Sir Basil frunció el ceño.

– ¿Cómo? No, en absoluto, de otro modo ya lo habría dicho. -Todavía no habían abandonado la habitación, pero la atención de aquel hombre ya se había desentendido de ellos y se centraba ahora en las hojas que azotaban los cristales, movidas por el viento.

Phillips, el mayordomo, los esperaba en el vestíbulo. Sin decir palabra los condujo a través de la amplia y curvada escalinata hasta el rellano, alfombrado en tonos rojos y azules y decorado con varias mesillas arrimadas a las paredes. El rellano se extendía unos quince metros a derecha e izquierda hasta unas ventanas en forma de tribuna que lo iluminaban desde ambos extremos. Siguieron al criado hacia la izquierda y se pararon ante la tercera puerta.

– La habitación de la señorita Octavia -dijo Phillips con voz pausada-. Si me necesitan, toquen la campanilla.

Monk abrió la puerta y entró en la habitación. Llevaba a Evan pegado a los talones. La habitación era de techo alto con molduras de yeso y de él colgaban unas arañas de cristal. Las cortinas con dibujos de flores verdes y rosas estaban descorridas y dejaban penetrar la luz. Había tres butacas tapizadas, un tocador con un espejo de tres cuerpos y una gran cama cuyo dosel estaba revestido con la misma tela que las cortinas. Atravesado en la cama yacía el cuerpo de una mujer joven, cubierto tan sólo por un camisón de seda de color marfil. Una herida de color púrpura le atravesaba el cuerpo desde el pecho hasta casi las rodillas. Tenía los brazos extendidos y, desparramada sobre los hombros, la espesa mata de cabellos castaños.
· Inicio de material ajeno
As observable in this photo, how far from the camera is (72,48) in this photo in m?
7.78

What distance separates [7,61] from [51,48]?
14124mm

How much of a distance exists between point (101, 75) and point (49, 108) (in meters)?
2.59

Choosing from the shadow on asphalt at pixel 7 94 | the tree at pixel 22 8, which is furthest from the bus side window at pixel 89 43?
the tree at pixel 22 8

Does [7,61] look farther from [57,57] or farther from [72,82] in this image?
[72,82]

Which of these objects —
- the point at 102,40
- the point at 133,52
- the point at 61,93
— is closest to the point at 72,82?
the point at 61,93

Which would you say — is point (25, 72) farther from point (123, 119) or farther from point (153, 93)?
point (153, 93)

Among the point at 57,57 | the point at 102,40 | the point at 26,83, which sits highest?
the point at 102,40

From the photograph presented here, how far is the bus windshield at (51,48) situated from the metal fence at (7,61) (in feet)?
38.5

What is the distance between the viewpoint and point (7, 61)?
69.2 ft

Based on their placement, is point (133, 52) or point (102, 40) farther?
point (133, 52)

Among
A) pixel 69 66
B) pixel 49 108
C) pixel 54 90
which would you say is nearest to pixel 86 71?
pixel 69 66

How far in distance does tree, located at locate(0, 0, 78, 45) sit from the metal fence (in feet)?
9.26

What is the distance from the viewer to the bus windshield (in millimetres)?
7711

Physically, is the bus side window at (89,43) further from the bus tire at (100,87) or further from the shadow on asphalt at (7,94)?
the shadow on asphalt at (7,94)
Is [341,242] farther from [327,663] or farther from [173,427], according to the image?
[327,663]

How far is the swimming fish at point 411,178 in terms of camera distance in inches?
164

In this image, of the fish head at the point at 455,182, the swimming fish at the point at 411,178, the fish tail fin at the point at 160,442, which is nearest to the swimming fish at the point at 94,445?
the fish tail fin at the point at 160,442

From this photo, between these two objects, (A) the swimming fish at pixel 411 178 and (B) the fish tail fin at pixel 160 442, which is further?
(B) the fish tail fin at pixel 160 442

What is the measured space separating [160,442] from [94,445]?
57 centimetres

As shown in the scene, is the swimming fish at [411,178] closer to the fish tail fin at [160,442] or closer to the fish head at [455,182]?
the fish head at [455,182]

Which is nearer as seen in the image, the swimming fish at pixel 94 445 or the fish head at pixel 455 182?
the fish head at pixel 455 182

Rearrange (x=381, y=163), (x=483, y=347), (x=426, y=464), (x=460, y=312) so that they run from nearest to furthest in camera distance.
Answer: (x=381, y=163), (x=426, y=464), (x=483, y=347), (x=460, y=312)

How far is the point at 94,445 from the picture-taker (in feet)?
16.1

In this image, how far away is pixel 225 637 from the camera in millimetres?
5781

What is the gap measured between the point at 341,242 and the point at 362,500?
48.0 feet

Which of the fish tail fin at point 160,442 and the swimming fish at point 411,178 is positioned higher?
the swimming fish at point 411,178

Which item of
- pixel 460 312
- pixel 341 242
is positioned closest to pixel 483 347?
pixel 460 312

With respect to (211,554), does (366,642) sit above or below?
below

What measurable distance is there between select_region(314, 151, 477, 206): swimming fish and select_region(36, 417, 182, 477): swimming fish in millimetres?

A Monk le sorprendió encontrar a su lado a un hombre delgado de talla mediana y expresión inteligente, en actitud grave y ensimismada. Los rayos de sol que se filtraban a través de la ventana arrancaban reflejos a sus rubios cabellos, de apretados rizos y chispeados de hebras canosas.

– ¿Policía? -preguntó mirando a Monk de arriba abajo-. Yo soy el doctor Faverell -dijo a modo de presentación-. El criado avisó al policía de guardia y éste me avisó a mí… a eso de las ocho.

– Me llamo Monk -le replicó Monk- y éste es el sargento Evan. ¿Puede facilitarnos alguna información?

Evan cerró la puerta tras ellos y se acercó más a la cama; tenía el rostro contraído por una mueca de dolor.